My mom's never been one to mince words, even when I was little. Probably because of her medical background, she's shamelessly frank about the body, it's parts and functions. I was drilled to use terms like 'bowel movement' and 'sexual intercourse' from an early age instead of their cruder counterparts. More recently, I've heard the horror stories of her home nursing career: the lady bed-ridden with sores and being slowly eaten by maggots; interning a man to the hospital with a dead rodent in his ass.
So she spared me no gruesome details in her battle with Africa's microbiology.
"Everywhere you turn, something's trying to lay eggs in you," she told me, resting comfortably in a friend's care in Abbotsford, BC. Finally back from her 80-day sojourn to Mozambique, I wondered why she'd been back for a week and I hadn't heard from her - turns out she has malaria. On the scale of things that can go wrong in Africa it's a mere nuisance, she said, well worth contracting because it meant she didn't have to sleep with a mosquito net in the interminable heat. With proper treatment it's only a day or two of discomfort followed by a couple months of feeling kinda tired, hardly the colonial-era mass-murderer that branded Sub-Saharan Africa 'White Man's Grave'.
"Oh, and I have to go to the doctor on Wednesday to get de-wormed."
Besides the aerial bombardment of insect matter from mosquitoes, tsetse flies and rinderpests there's the worms in the fruit; in the meat; even the sand on the beach isn't safe. "Walk barefoot and they'll bore into the bottom of your feet and go right up your leg into the large intestine," adding that an unfortunate colleague of hers was anally intruded upon by some spiral-boring sand worms while sitting on the beach.

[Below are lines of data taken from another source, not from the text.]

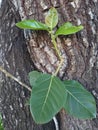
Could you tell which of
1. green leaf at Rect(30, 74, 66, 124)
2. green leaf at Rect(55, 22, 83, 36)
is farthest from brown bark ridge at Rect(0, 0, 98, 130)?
green leaf at Rect(30, 74, 66, 124)

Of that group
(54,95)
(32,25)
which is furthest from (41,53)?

She theorized that her parasitic co-habitants had come from the mystery goat 'meat' (see: junk and ass parts) found in the stew, oddly proud that it didn't give her the same noxious diarrhea that had befallen fellow missionaries.

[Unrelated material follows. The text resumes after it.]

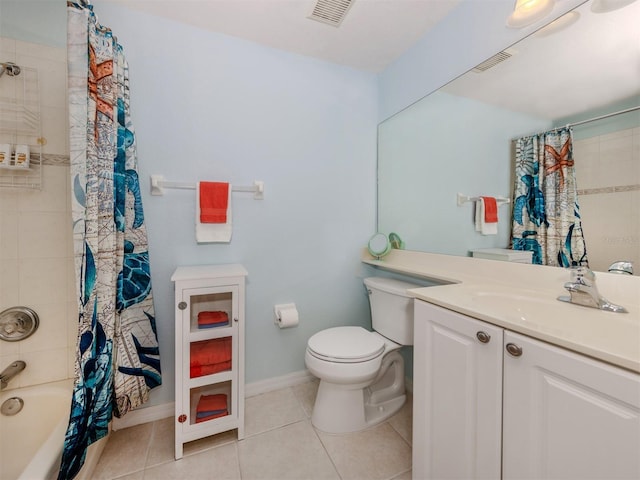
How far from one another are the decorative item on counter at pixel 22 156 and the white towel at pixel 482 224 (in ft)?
7.55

She took it all in stride though, and focused our conversation on the positives: the spiritual revival and longing for salvation she'd expected, pledging to put a family of orphaned siblings through school, learning some Swahili and Portuguese and, most of all, simply surviving the ordeal.
4 comments:
A few years ago, a fellow religion and culture student had gone overseas and gotten Malaria (I forget which country). She kept optimistic about the whole experience, but as she was telling me about it, all I could think of was, damn... if that were me, I'd be pissed.

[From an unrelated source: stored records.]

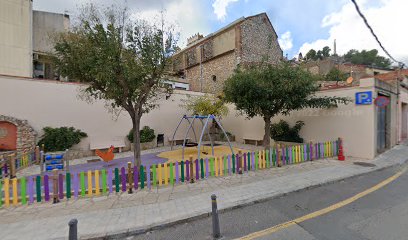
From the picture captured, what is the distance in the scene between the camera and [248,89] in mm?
8828

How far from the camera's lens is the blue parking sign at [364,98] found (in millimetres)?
9242

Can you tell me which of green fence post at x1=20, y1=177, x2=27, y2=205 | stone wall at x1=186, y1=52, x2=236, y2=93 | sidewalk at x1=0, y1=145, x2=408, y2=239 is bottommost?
sidewalk at x1=0, y1=145, x2=408, y2=239

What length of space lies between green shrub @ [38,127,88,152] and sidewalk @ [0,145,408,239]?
6.45 m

I love that you labeled this entry "Trots."
Glad to hear she's home okay. Hopefully, it won't deter you from going yourself at all. We're still waiting on that life update, you know ...
Yep, my mom taught me the word trots, even though it doesn't really fit with her proper word philosophy.
Yes Mike, the life update is coming... Geez, who leaves harassing comments about failing to post promised updates?